Route information
- Auxiliary route of NH 34
- Length: 46.7 km (29.0 mi)

Major junctions
- South end: Hamidpur
- North end: Bulandshahr

Location
- Country: India
- States: Uttar Pradesh

Highway system
- Roads in India; Expressways; National; State; Asian;
| ← NH 334D |  | → NH 34 |

= National Highway 334DD (India) =

National Highway in India

National Highway 334DD, commonly referred to as NH 334DD is a national highway in India.
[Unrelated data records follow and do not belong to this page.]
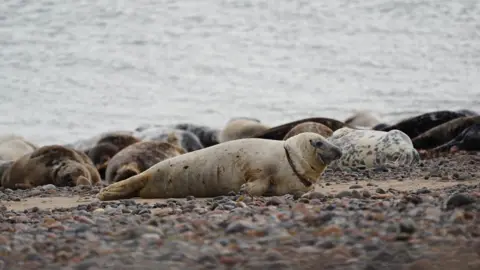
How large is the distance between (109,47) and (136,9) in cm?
464

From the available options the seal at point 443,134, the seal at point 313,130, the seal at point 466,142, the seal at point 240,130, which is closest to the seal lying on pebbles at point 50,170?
the seal at point 313,130

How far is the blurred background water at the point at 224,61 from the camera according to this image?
19.2 m

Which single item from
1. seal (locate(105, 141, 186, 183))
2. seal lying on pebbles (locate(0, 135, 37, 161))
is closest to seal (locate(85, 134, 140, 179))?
seal lying on pebbles (locate(0, 135, 37, 161))

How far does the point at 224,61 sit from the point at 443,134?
1434cm

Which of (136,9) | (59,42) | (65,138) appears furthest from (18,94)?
(136,9)

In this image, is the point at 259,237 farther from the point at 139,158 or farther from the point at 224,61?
the point at 224,61

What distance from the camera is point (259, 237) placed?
148 inches

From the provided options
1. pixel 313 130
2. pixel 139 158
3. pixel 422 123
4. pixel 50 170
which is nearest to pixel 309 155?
pixel 139 158

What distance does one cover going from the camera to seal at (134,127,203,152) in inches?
483

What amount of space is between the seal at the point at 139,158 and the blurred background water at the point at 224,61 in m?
6.94

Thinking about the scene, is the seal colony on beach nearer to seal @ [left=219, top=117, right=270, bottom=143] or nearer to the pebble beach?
seal @ [left=219, top=117, right=270, bottom=143]

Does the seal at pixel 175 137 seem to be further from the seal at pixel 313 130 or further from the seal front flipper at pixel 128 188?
the seal front flipper at pixel 128 188

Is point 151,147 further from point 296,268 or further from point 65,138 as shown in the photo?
point 65,138

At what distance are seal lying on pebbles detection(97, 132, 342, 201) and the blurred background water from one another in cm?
999
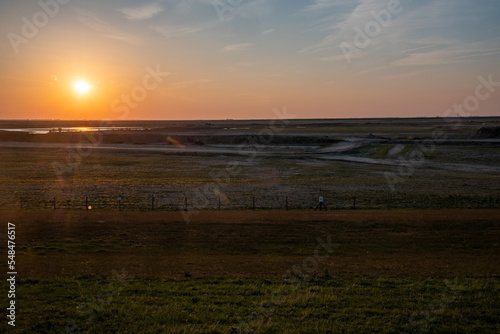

It is a secondary route of National Highway 34. NH-334DD runs in the state of Uttar Pradesh in India.

There are proposals to widen the entire route from Hamidpur to Bulandshahr, and construction is slated to begin soon.

== Route ==
NH334DD connects Hamidpur, Jewar, Jhajhar, Kakod, Thana Chola, Bulandshahr in the state of Uttar Pradesh.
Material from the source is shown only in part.